From the line that contains "How far away" down to the last line of the data below, restate every line word for word, skipping any images.
•••
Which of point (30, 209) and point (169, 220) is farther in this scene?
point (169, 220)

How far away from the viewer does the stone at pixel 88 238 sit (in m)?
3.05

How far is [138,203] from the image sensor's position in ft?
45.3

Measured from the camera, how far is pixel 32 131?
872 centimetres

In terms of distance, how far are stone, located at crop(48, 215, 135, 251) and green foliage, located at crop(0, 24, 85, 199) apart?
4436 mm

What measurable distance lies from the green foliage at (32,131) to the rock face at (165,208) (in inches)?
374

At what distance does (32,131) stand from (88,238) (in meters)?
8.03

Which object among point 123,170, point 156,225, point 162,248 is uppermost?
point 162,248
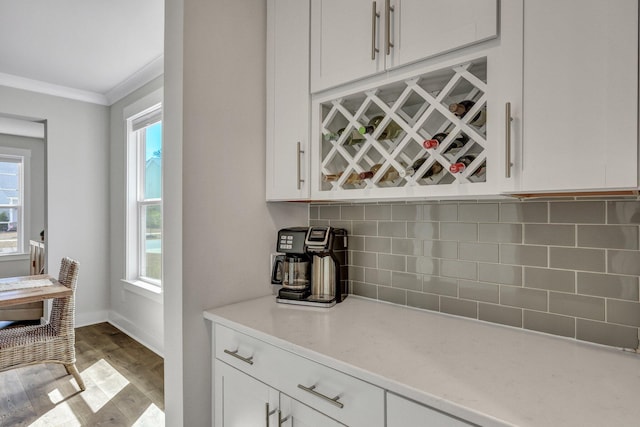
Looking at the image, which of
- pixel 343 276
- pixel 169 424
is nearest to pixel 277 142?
pixel 343 276

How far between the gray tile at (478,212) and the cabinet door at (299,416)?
2.89 feet

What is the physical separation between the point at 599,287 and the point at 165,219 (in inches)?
64.1

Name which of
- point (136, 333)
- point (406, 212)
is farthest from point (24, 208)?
point (406, 212)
•••
§ Answer in full
How far away from the viewer does the stone at pixel 88 238 sit (in m)?
3.05

How far is [138,203] from the image sensor's position in ft?
45.3

Measured from the camera, how far is pixel 32 131?
872 centimetres

In terms of distance, how far are stone, located at crop(48, 215, 135, 251) and green foliage, located at crop(0, 24, 85, 199) apart?
4436 mm

What measurable distance lies from the green foliage at (32,131) to the rock face at (165,208) (in inches)?
374

At what distance does (32,131) stand from (88,238) (in meters)?
8.03

Which object among point 123,170, point 156,225, point 162,248 is uppermost?
point 162,248
Looking at the image, which of
- pixel 343 276
- pixel 169 424
is nearest to pixel 277 142?
pixel 343 276

How far between the gray tile at (478,212) and the cabinet door at (299,416)?
2.89 feet

What is the physical separation between the point at 599,287 and the point at 165,219 (in inches)?
64.1

Name which of
- point (136, 333)
- point (406, 212)
is farthest from point (24, 208)?
point (406, 212)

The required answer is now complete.